Hibbert getting his groove back

March 26, 2012 -- It could be quicker decisions with the ball.

It could be consistently establishing deeper post position.

It could be a re-focusing by teammates to play through, rather than around, him.

It could be an inner determination to stop a slump that started, strangely enough, after the first 30-point game of his career.

Most likely, it's all of these things that add up to a very encouraging result for the Pacers: Roy Hibbert is getting his groove back, just in time for the stretch run.

"He's playing good basketball," Coach Frank Vogel said. "Everybody wants to get on Roy. Every center in the league, if you play against four of the best defenses in the league consecutively you're not going to have your normal scoring average.

"He's a heck of a basketball player, he helps us in so many ways other than scoring, he really rebounds the ball well, anchoring our defense, passing the basketball, he's the best passing big man in the game. He's a big part of what we do."

In the last five games, Hibbert has averaged 18.2 points, 8.8 rebounds and 2.2 blocked shots and shot 58.6 percent from the field (34 of 58). In that span, the Pacers knocked off the Clippers at home and the Wizards and Bucks on the road.

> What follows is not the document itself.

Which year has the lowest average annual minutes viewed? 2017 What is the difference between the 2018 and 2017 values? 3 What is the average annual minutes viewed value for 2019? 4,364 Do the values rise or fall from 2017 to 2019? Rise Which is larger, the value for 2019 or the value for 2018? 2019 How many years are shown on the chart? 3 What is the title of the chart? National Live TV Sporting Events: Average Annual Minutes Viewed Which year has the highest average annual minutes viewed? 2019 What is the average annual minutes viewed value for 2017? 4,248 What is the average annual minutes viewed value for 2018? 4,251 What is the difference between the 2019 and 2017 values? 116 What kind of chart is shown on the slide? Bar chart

This represents a remarkable recovery from an eight-game slump in which Hibbert averaged 7.5 points and shot 33.3 percent -- mystifying because it came on the heels of his career-high 30-point outing against New Orleans.

Hibbert averaged only 7.5 shots in that stretch, compared to 11.6 in the last five games, but that's a chicken-egg stat. Was he getting fewer shots because he was struggling, or was he struggling because he was getting fewer shots?

"You go through that at points in the season," David West said. "He's just being aggressive. We play through him, he's staying really active, carrying a big part of the load right now."

The foundation of Vogel's "smash-mouth" offensive approach is to play through the team's powerful post tandem of Hibbert and West. The two provided 31 points to establish the tone in the rout of Milwaukee Saturday. Having traded away center Andrew Bogut to acquire Monta Ellis from Golden State, the Bucks were vulnerable inside and the Pacers took full advantage.

Because of his status as a first-time All-Star, Hibbert also became much more of a target for opposing players and coaches. Going up against an All-Star provides extra motivation for the players guarding him and strategic fodder for the coaches.

In the Pacers' 28 victories, Hibbert has averaged a double-double (14.0 points, 10.1 rebounds) and shot 53.8 percent from the floor. In 19 losses, he has averaged 11.8 points, 7.5 rebounds and shot 44.5 percent.

"I am still a work in progress," Hibbert said. "(I) need to keep working on a lot of things to get my game to the point where I can help my teammates, night in and night out."

Whatever the factors that contributed to Hibbert's slump, they have been overcome. He once again is the man in the middle of everything.